If a diplomatic solution to the Cyprus problem is found, promises Turkey, the Greek inhabitants will be able to return whenever they want. Until then, the Turkish army will continue to guard the town.
“I am certain that if Israel had occupied the town, it would have turned it into a tourism site or a settlement, about which you would say, ‘This is another fact on the ground, and there is nothing to be done about it,’” laughs Sinan, a Turkish journalist who accompanies the group (and requested that his full name not be published ).
“We are taking every possible step to prove that our intentions are good,” the president of Turkish Cyprus explains to me. “We accepted the Annan plan, we are paying reparations and are prepared to come to a property agreement. But we cannot possibly agree to a provision that says the Greek owners will decide what solution there will be for their [abandoned] property. What will we do with the houses Turkish Cypriots are already living in? We are prepared to pay compensation, but we will not allow the Greek owners to determine that residential buildings should be demolished only because they are the [legal] owners.
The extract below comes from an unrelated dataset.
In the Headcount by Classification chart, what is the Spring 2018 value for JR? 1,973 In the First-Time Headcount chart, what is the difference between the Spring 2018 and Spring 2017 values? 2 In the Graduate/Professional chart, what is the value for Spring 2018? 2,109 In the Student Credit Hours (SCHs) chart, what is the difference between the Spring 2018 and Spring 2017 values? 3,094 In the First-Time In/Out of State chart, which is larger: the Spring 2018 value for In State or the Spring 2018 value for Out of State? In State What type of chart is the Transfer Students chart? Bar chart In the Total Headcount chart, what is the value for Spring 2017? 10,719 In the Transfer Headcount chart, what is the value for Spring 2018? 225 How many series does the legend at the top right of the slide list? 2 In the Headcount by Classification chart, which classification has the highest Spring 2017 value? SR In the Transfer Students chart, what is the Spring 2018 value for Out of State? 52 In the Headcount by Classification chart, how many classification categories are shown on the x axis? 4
It is also necessary to consider the people who are living in those buildings.”
The Greek right of return, it emerges, also has its “red lines,” but there is no dispute that such a right exists – yet another lesson that can be learned from Cyprus.
On the way back from Famagusta we pass through Nicosia along the border between the two parts of the island. The narrow streets of the capital, its low buildings, remnants of the attractive colonial architectural design, lovely lemon trees, palm trees and pines – all of this makes one forget for a moment that this is a border of loathing and hatred. Even though Turks can now cross to the other side and vice versa, passage of goods is still prohibited.
A week before our visit a power station on the Greek side blew up and the Turkish Cypriot government hastened to offer to help with the supply of electricity. An agreement was signed, but during our trip, the Greek archbishop‘s harsh view of the subject was published. “It is better,” he ruled, “to live by candlelight than to import electricity from the Turks.” He also called upon Greek citizens not to purchase cheeses and other products from the Turkish side of Cyprus.
Thus, the political conflict between the two parts of the island will perhaps be solved on paper, but how many generations will it take for the difficult memories to be totally forgotten?